Problem to solve → Please write out every line of the listing without alteration, but omit the images.

◆ ◆ ◆ ◆ ◆

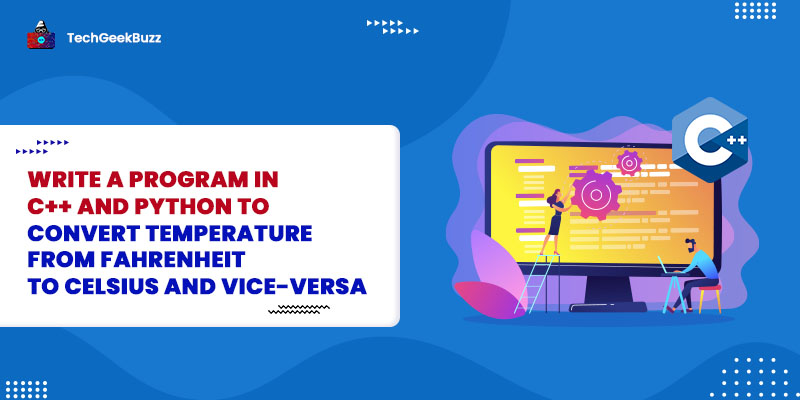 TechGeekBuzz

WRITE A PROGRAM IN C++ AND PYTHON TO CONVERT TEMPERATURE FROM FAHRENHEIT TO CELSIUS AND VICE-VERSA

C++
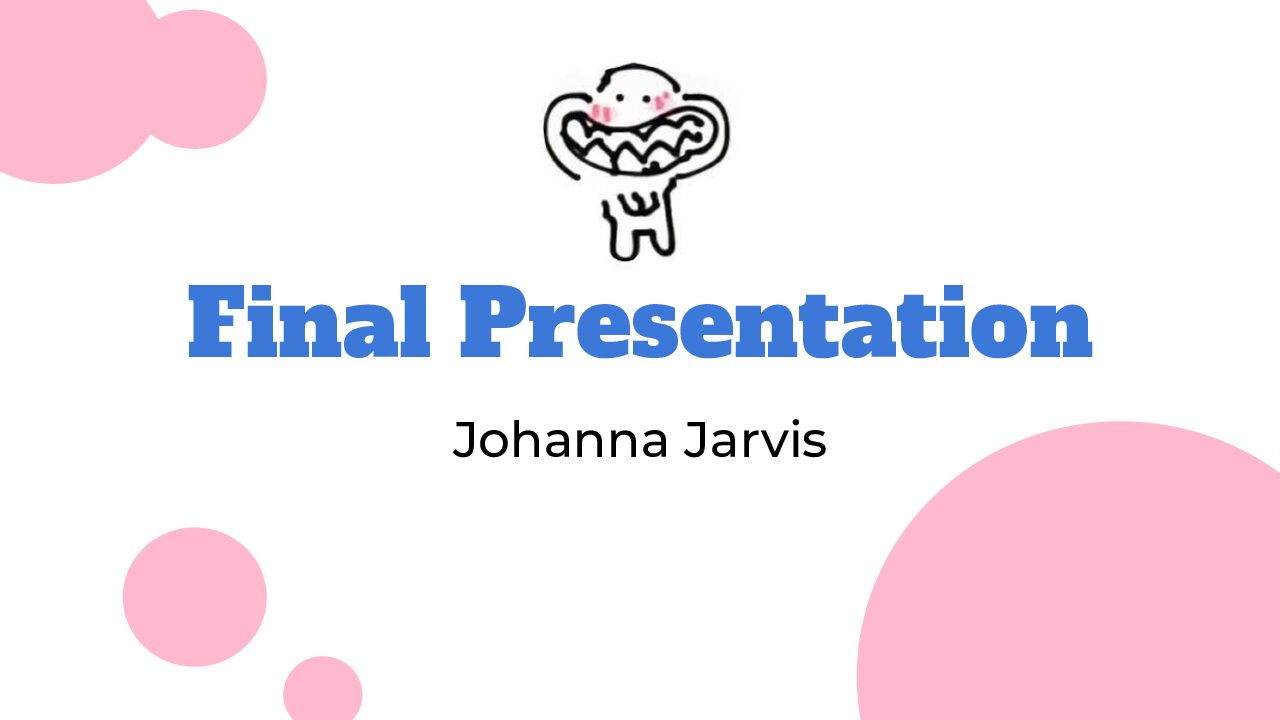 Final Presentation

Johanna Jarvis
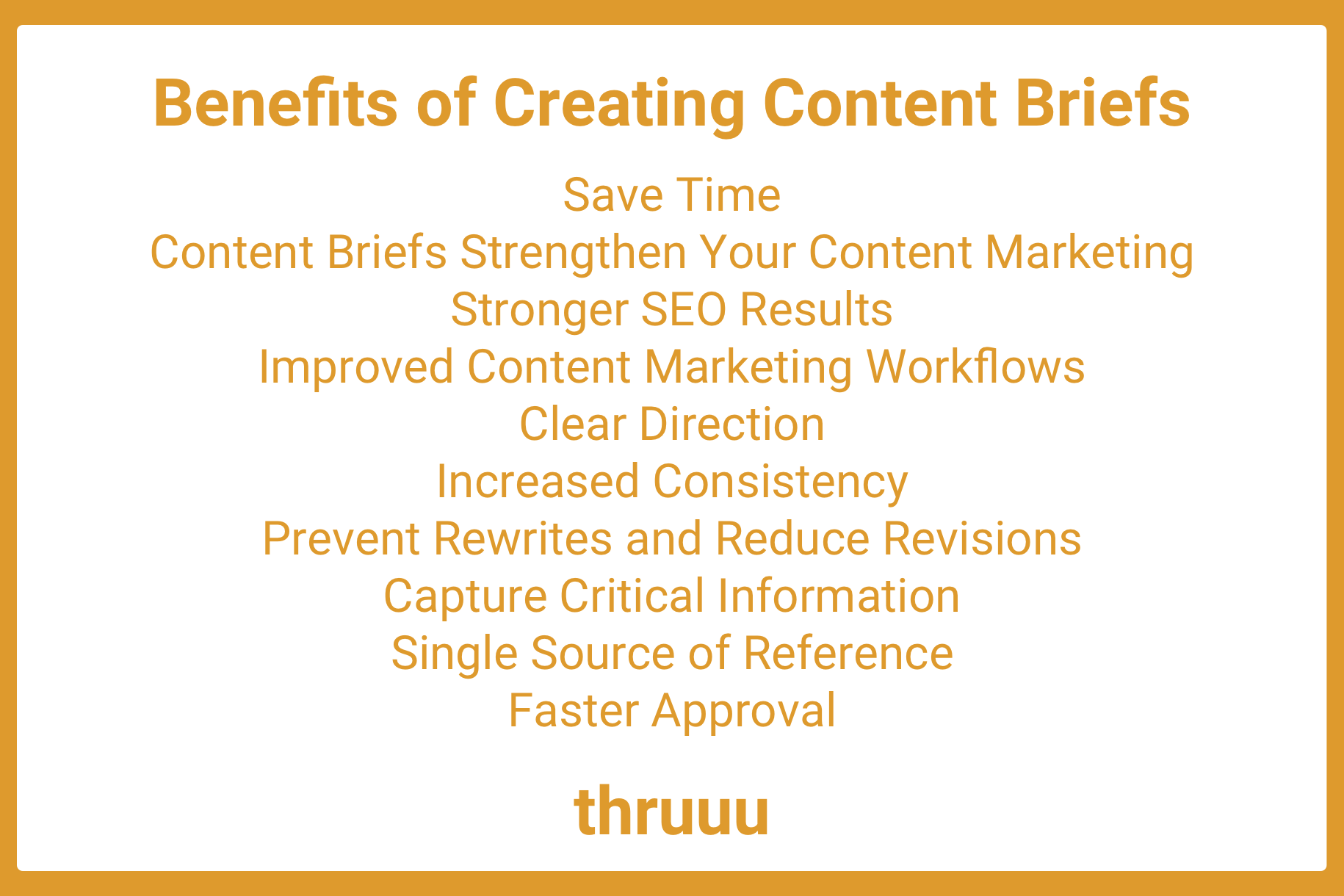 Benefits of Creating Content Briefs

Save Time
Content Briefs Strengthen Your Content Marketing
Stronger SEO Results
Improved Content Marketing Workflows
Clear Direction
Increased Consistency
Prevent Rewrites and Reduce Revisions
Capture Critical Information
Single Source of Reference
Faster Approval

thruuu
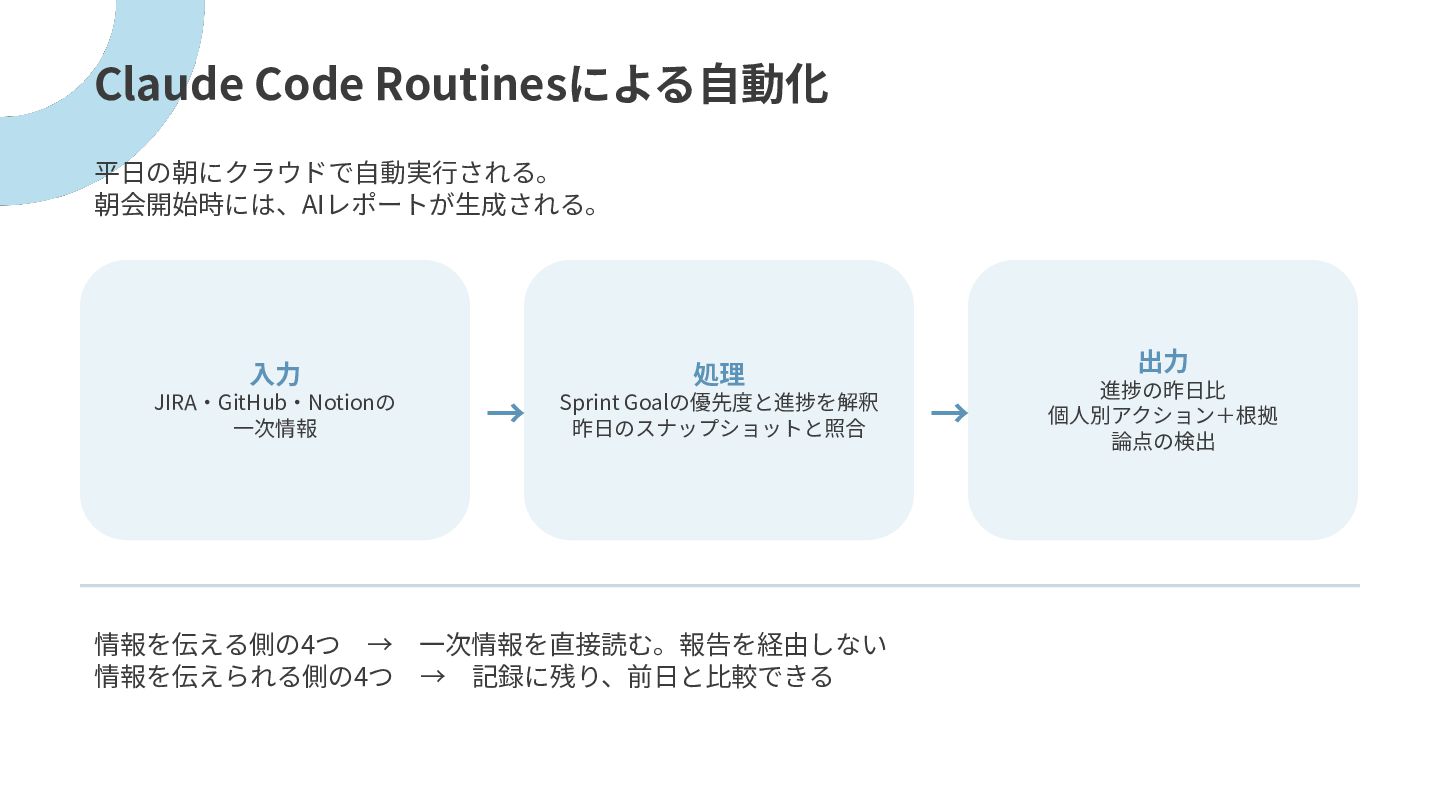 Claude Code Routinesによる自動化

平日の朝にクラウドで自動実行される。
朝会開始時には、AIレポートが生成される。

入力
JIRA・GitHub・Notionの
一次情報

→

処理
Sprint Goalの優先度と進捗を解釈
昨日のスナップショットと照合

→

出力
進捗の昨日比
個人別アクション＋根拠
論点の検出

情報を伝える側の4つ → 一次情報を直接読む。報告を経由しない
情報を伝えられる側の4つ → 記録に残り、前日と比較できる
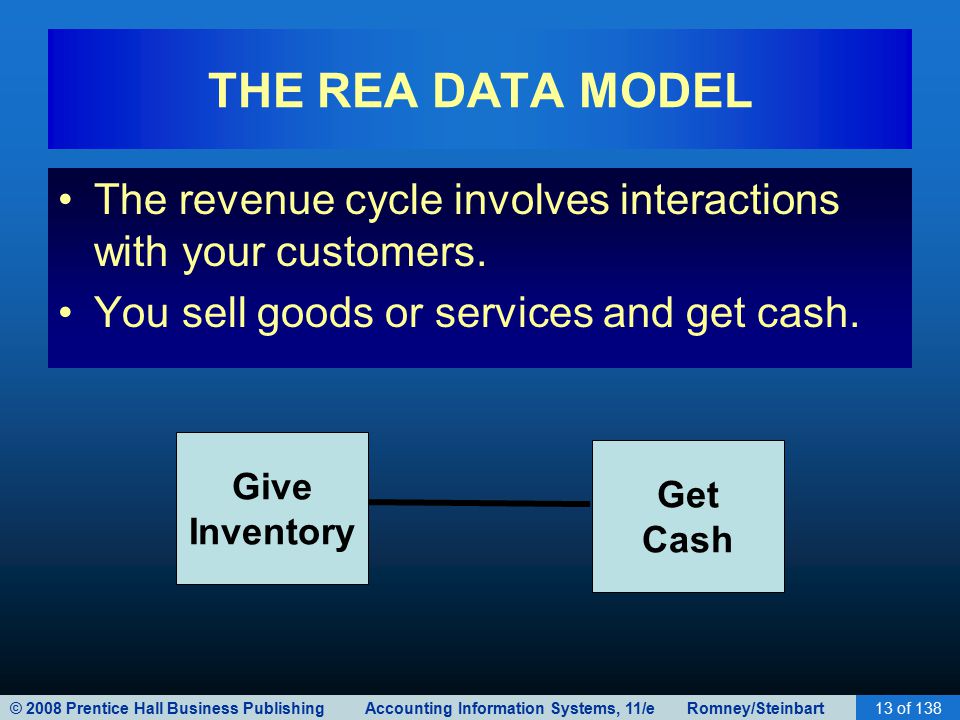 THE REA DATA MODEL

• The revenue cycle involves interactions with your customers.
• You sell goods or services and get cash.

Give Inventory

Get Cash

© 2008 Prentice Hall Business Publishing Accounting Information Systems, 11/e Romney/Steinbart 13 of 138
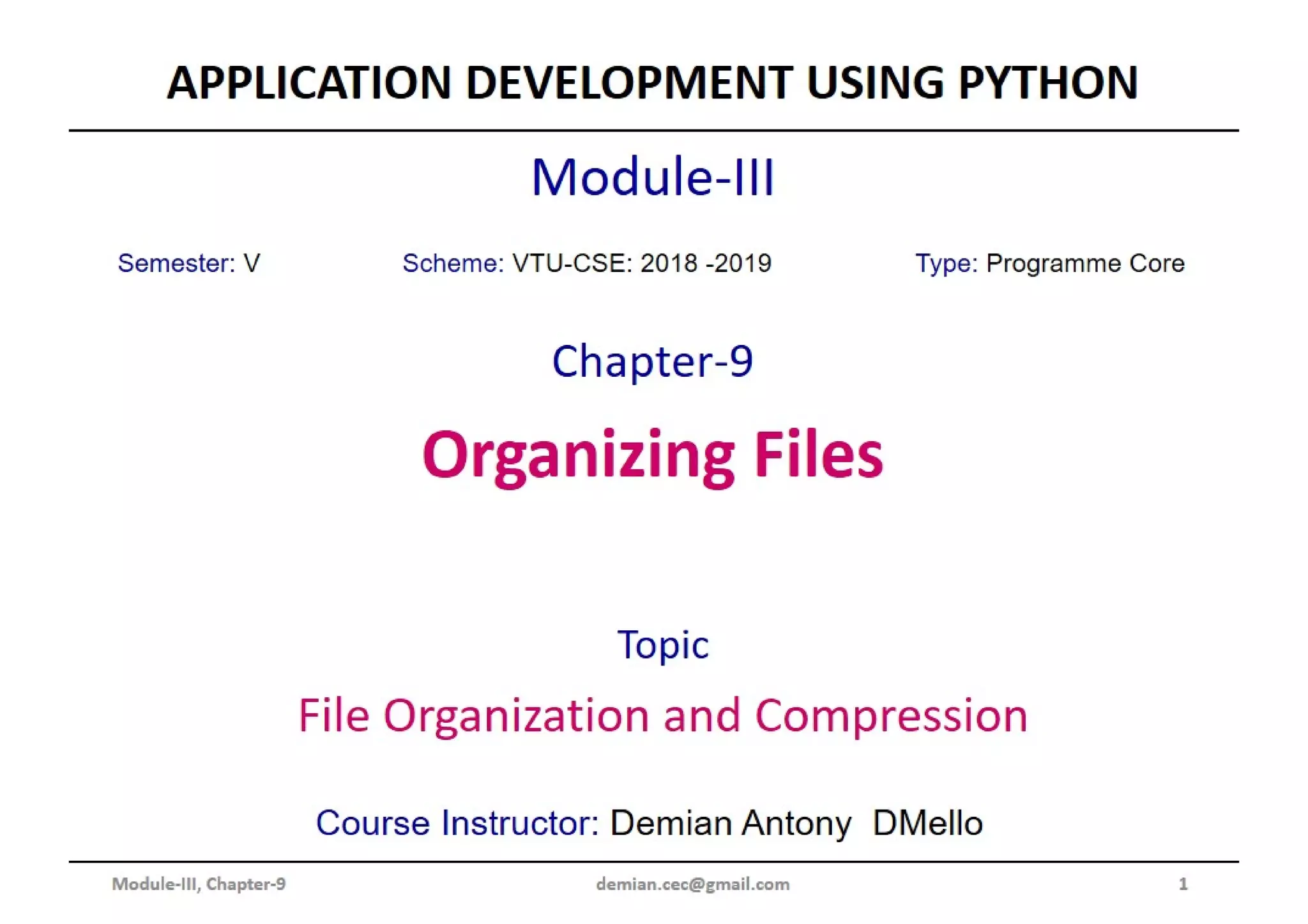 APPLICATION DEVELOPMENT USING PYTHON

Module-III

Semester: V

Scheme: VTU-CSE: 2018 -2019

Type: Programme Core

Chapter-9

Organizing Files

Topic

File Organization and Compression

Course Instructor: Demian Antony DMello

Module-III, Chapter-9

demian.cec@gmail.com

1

◆ ◆ ◆ ◆ ◆

Answer →
 TechGeekBuzz

WRITE A PROGRAM IN C++ AND PYTHON TO CONVERT TEMPERATURE FROM FAHRENHEIT TO CELSIUS AND VICE-VERSA

C++
 Final Presentation

Johanna Jarvis
 Benefits of Creating Content Briefs

Save Time
Content Briefs Strengthen Your Content Marketing
Stronger SEO Results
Improved Content Marketing Workflows
Clear Direction
Increased Consistency
Prevent Rewrites and Reduce Revisions
Capture Critical Information
Single Source of Reference
Faster Approval

thruuu
 Claude Code Routinesによる自動化

平日の朝にクラウドで自動実行される。
朝会開始時には、AIレポートが生成される。

入力
JIRA・GitHub・Notionの
一次情報

→

処理
Sprint Goalの優先度と進捗を解釈
昨日のスナップショットと照合

→

出力
進捗の昨日比
個人別アクション＋根拠
論点の検出

情報を伝える側の4つ → 一次情報を直接読む。報告を経由しない
情報を伝えられる側の4つ → 記録に残り、前日と比較できる
 THE REA DATA MODEL

• The revenue cycle involves interactions with your customers.
• You sell goods or services and get cash.

Give Inventory

Get Cash

© 2008 Prentice Hall Business Publishing Accounting Information Systems, 11/e Romney/Steinbart 13 of 138
 APPLICATION DEVELOPMENT USING PYTHON

Module-III

Semester: V

Scheme: VTU-CSE: 2018 -2019

Type: Programme Core

Chapter-9

Organizing Files

Topic

File Organization and Compression

Course Instructor: Demian Antony DMello

Module-III, Chapter-9

demian.cec@gmail.com

1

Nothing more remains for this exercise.